For this generation of aging Americans—particularly for baby boomers now in their 50s and contending with the realities of advancing years, infirmity, and death—the issue of relief at the end of life migrated to the political center. To be sure, the moral question of pain relief's limits had always existed. Walking a tortuous line in the 1950s, for example, Pope Pius XII had reconfirmed the Catholic Church's endorsement of pain relief for the terminally ill “even if they [these measures] hasten death,” but he had also condemned the practice of outright euthanasia. Decades later, pain relief pushed these moral boundaries again. Publicly practicing deathbed relief on a scale that would never have been imagined before, Kevorkian became a polarizing figure in an era of fractious, morality-based politics.
4
How the PAS story would play out had sweeping implications—for individuals, for the state, and for the law.

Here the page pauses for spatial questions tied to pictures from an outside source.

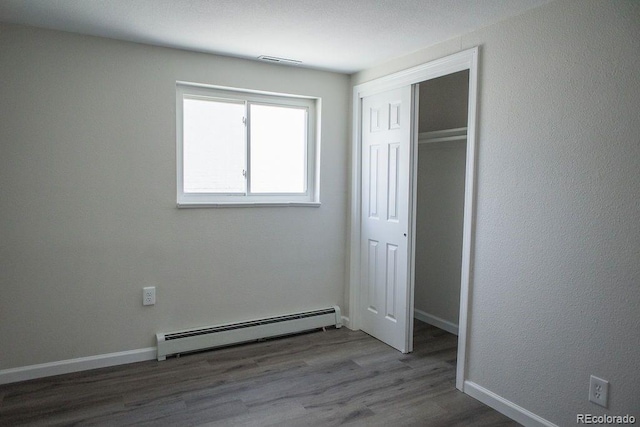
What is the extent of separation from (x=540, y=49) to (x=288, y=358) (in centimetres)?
260

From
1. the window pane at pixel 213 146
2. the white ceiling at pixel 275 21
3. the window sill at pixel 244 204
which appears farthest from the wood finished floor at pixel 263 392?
the white ceiling at pixel 275 21

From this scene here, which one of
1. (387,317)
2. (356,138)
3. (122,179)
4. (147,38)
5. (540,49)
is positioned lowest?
(387,317)

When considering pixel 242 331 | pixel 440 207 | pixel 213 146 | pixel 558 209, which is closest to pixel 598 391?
pixel 558 209

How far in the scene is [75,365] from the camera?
9.71ft

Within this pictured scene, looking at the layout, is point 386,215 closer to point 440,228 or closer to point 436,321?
point 440,228

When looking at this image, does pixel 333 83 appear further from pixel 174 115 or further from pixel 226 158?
pixel 174 115

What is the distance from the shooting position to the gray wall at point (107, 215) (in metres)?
2.78

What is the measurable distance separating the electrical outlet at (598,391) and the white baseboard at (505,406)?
0.30 m

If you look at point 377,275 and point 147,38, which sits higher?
point 147,38

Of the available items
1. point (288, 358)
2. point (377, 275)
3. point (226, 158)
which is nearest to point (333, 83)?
point (226, 158)

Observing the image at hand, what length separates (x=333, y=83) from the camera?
382 centimetres
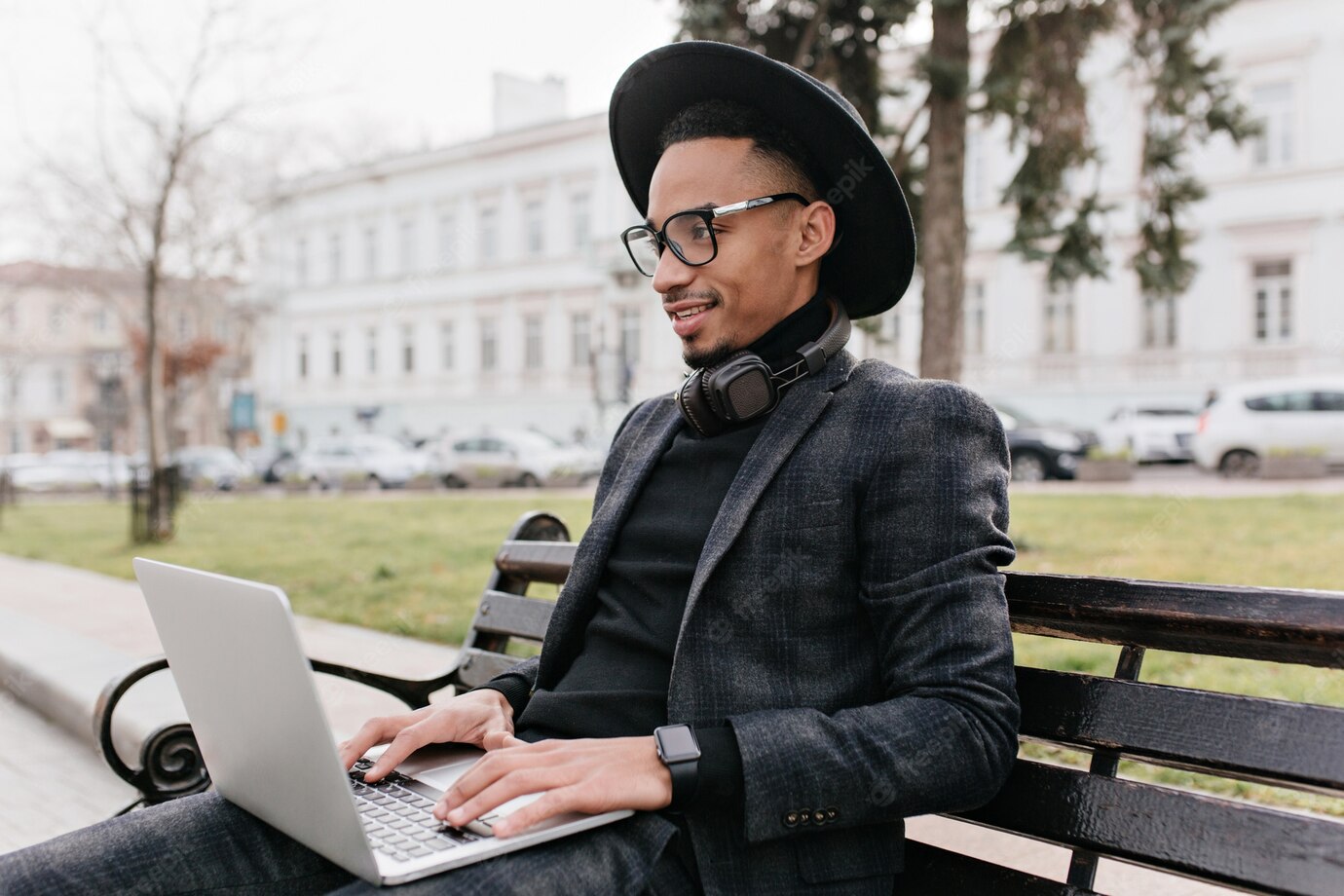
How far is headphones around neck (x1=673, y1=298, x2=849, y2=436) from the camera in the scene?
1.89m

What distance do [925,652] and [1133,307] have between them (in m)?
28.7

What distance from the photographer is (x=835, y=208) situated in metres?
2.04

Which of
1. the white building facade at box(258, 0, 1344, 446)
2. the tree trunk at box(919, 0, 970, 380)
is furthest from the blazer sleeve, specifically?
the white building facade at box(258, 0, 1344, 446)

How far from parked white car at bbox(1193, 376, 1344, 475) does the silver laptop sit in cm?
1985

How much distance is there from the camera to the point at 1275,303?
26969 mm

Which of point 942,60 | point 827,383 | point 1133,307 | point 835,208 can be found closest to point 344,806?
point 827,383

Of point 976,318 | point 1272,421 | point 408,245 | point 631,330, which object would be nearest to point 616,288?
point 631,330

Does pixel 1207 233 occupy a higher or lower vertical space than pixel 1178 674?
higher

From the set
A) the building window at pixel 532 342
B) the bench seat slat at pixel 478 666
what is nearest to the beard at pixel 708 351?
the bench seat slat at pixel 478 666

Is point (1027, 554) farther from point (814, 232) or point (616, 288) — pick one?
point (616, 288)

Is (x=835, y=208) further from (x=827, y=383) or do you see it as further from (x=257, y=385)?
(x=257, y=385)

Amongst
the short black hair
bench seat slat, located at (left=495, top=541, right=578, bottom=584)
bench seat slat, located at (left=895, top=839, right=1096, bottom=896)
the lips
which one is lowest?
bench seat slat, located at (left=895, top=839, right=1096, bottom=896)

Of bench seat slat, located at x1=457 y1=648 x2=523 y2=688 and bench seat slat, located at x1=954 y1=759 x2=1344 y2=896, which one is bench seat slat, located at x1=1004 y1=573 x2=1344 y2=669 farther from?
bench seat slat, located at x1=457 y1=648 x2=523 y2=688

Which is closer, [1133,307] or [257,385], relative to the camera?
[1133,307]
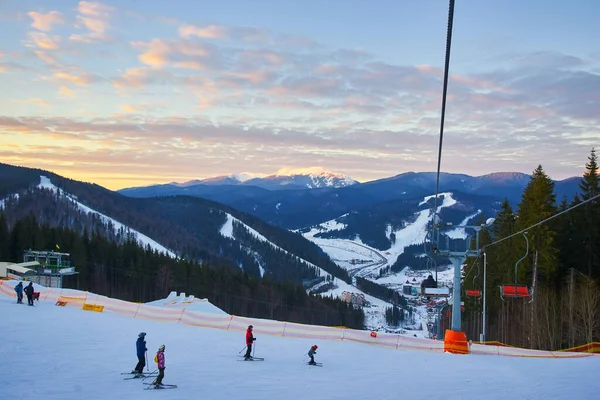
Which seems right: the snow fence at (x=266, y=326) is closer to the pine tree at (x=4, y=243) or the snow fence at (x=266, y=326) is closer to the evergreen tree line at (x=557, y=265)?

If the 1980s had seen “fetal pain” emerge as a flash point of right-wing political discourse (driven by religious activism, abortion politics, and “fetal personhood” claims), then the 1990s opened another cultural and political front in the American pain wars. Now, as if in answer to the right, activists on the political left focused on pain at the other end of the life course—death. In language that was galling to the Religious Right, activists on the left spoke of compassion, death with dignity, and the “right to die” free from pain. Gradually it became obvious that judges and the courts would decide on PAS and pain relief not on ideological
grounds but as a constitutional matter of individual liberty. In this battle, established liberal and conservative positions on the use of federal versus state power would be turned on their head. The PAS movement threw American religious conservatives—who had gained a strong hand in the Republican Party and in Congress—on the defensive. In Oregon, for example, a 1994 public referendum that established PAS as state law compelled many in the Republican Party to rethink its long-standing libertarian views on individual freedom and small government, with conservative religious activists (joined by nonpartisan religious figures) turning to the courts to stop the Oregon law.
5
It was a deep irony that the states' freedom from federal oversight that Reagan had so championed now drew the ire of Republicans in national government. As pain politics refractured along partisan lines, pulled to polar ends of the life course, people living and coping with day-to-day chronic pain could only watch as their fight for relief was defined by a new set of controversies in the American political landscape. By decade's end, the constitutional right to relief, the doctor's role, and the state's rights to regulate relief would arrive at the U.S. Supreme Court.